Case ID: ad2d_207/html/0567-02.html
Source: Caselaw Access Project
Author: {"author": "— White, J.", "license": "Public Domain", "url": "https://static.case.law/"}
Date Created: 2024-08-24T03:29:51.129683

Third Department,
    August, 1994
    (August 4, 1994)
    Gary Letizia et al., Respondents, v Lee Flaherty et al., Defendants. Julio Rojas et al., Appellants.
    [615 NYS2d 487]
   — White, J.

Appeal from an order of the Supreme Court (Williams, J.), entered August 19, 1992 in Sullivan County, which granted plaintiffs’ motion to, inter alia, vacate and set aside a deed.

In 1986 plaintiffs entered into a business venture with defendant John Csejka for the purposes of building homes on speculation, and invested funds for the purchase of building lots. Two lots were purchased, including the parcel in question, a lot located on Nottingham Road in the Town of Thompson, Sullivan County. Title to this parcel was taken in the name of defendant Lee Flaherty, who was Csejka’s wife. In August 1988, Julio Rojas and his mother, Miguelina Rojas, entered into a “binder for construction of building” with Csejka whereby Csejka agreed to construct a house for the Rojases on the property for $230,000 and the Rojases were to provide $25,000 to satisfy a current mortgage on the property. This agreement was not recorded and neither Flaherty nor plaintiffs were parties to it.

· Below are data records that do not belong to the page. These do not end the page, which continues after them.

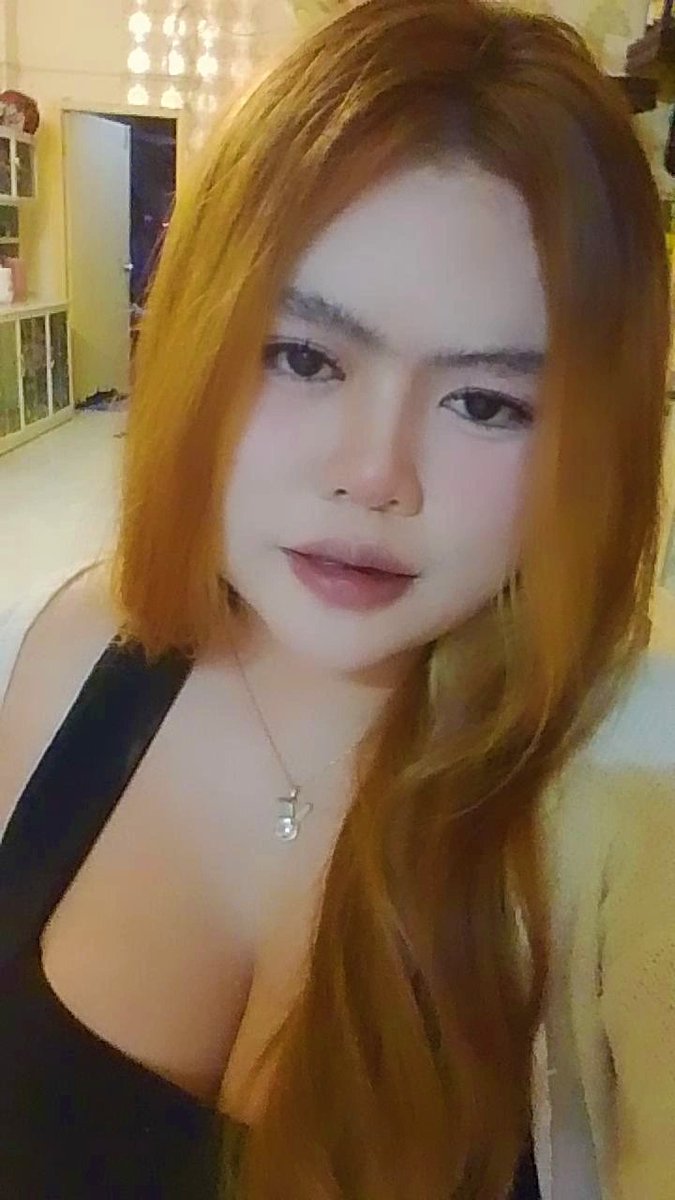 Mayupgi's tweet photo. #รับงานบ้านกรูด
#รับงานบางสะพาน
#รับงานประจวบคีรีขันธ์
#นวดทับสะแก
#นวดผ่อนคลาย
0963166191 https://t.co/Z6DTOyUfOV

Thereafter, disputes arose between plaintiffs, Csejka and Flaherty. After filing a lis pendens against the property on March 21, 1989, plaintiffs commenced an action in April 1989 against Csejka and Flaherty seeking, inter alia, to have a constructive trust impressed upon the property. While this action was pending, Flaherty conveyed the premises in question to the Rojases by deed dated July 25, 1989, but this deed was not recorded until April 16, 1990. The action by plaintiffs against Csejka and Flaherty was tried before Supreme Court without a jury and, in a judgment entered April 15, 1991, the court, inter alia, imposed a constructive trust on the property and ordered that the property be sold with two thirds of the proceeds distributed to plaintiffs and the remaining one third distributed to Csejka and Flaherty.

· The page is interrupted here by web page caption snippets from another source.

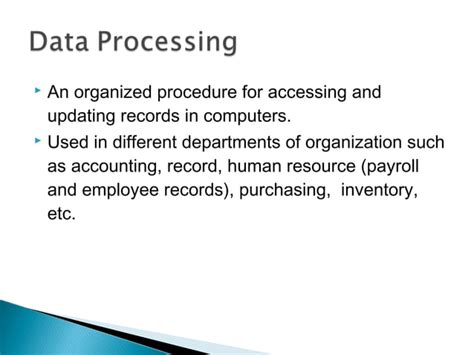 Computer Programming Concepts 的图像结果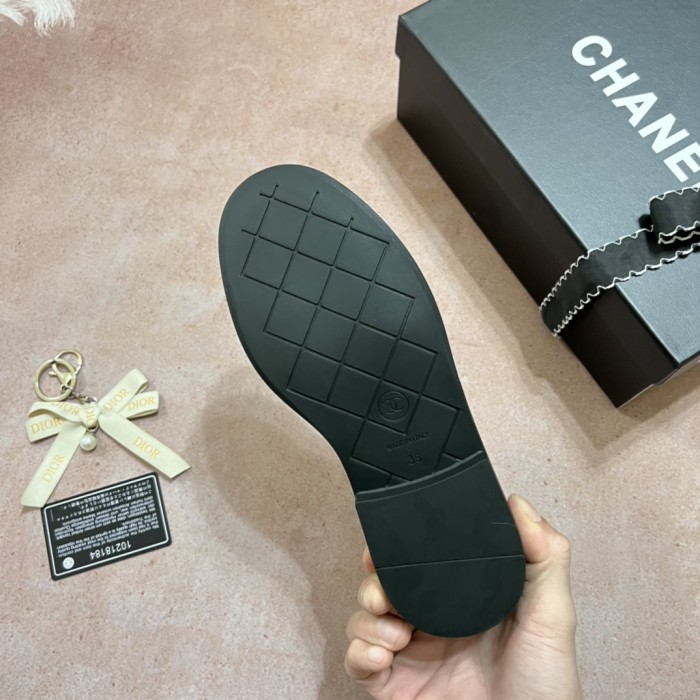 Women flat shoes,size 35-40, SS60-265
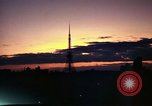 Image of Tokyo Tower Tokyo Japan, 1964, second 1 stock footage video 65675041702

Subsequently, plaintiffs brought the instant motion to vacate the deed from Flaherty to the Rojases, to evict them from the property and for the Sheriff to sign a deed transferring the property, all in accordance with Supreme Court’s earlier judgment. By order entered August 19, 1992, Supreme Court granted plaintiffs the relief requested and the Rojases now appeal. The Rojases’ main contention is that by filing the lis pendens, plaintiffs should not prevail over their prior unrecorded interest in the property, although they do not deny that the lis pendens was properly filed and indexed in the Sullivan County Clerk’s Office.

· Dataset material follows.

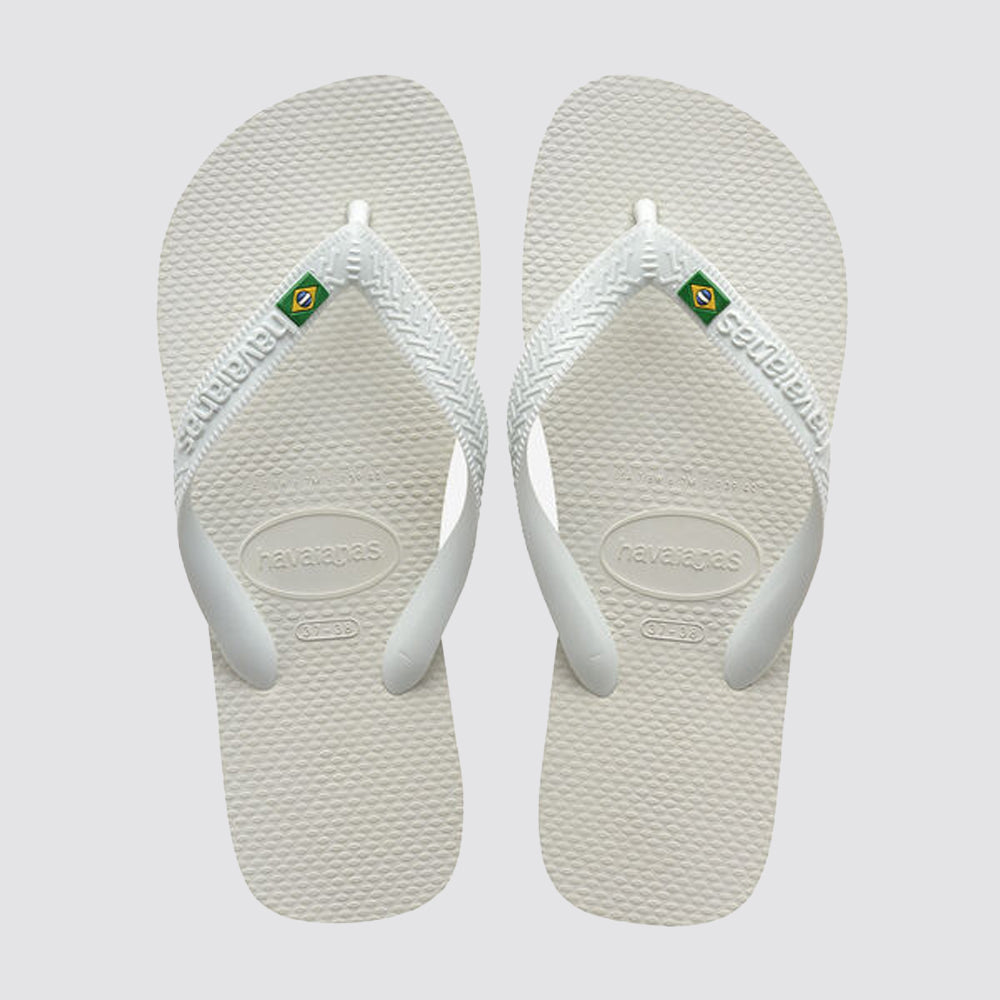 Havaianas brasil fc infradito unisex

CPLR 6501 provides that filing a notice of pendency constitutes constructive notice from the time of filing to a purchaser from any defendant named in said notice, and that a person whose conveyance is recorded after the filing of the notice is bound by all proceedings taken in the action after the filing to the same extent as if the person was a party. This section permits a plaintiff who has commenced an action potentially affecting title to, or the use or enjoyment of, real property to file a notice of pendency and thereby impair its marketability as a matter of right (see, Da Silva v Musso, 76 NY2d 436, 442; Brown v Bethlehem Terrace Assocs., 136 AD2d 222). It has also been held that where an action for the imposition of a constructive trust seeks a judgment affecting title to, or possession of, real property within the purview of CPLR 6501, the filing of a notice of pendency in such an action is proper (see, Peterson v Kelly, 173 AD2d 688).

Since plaintiffs complied with the statutory requirements, the Rojases are bound by the proceedings in the underlying action, which impressed a constructive trust on the premises in question. In addition, the record indicates that the Rojases had actual knowledge that a lis pendens had been filed against the property prior to the conveyance to them from Flaherty, and there is nothing in the record to indicate that plaintiffs had actual or constructive notice of the binder or any other interest that the Rojases might have had in this property. Further, the binder agreement signed by the Rojases bound only Csejka, who was not an owner of the property, and since the binder agreement was not an agreement to purchase the property but merely for the construction of a house, no cognizable interest in the property was created.

Therefore, since the lis pendens was constructive notice to the Rojases that Flaherty was named in a notice of pendency against the property, and the conveyance to the Rojases was made and recorded after the filing of said notice, the Rojases are bound by all proceedings taken in plaintiffs’ action against Flaherty and Csejka after the filing of the lis pendens to the same extent as if they were parties (see, Goldstein v Gold, 66 NY2d 624).

We have examined the Rojases’ other contentions and find them to be without merit. Therefore, the order of Supreme Court is affirmed.

Mikoll, J. P., Crew III, Weiss and Yesawich Jr., JJ., concur. Ordered that the order is affirmed, with costs.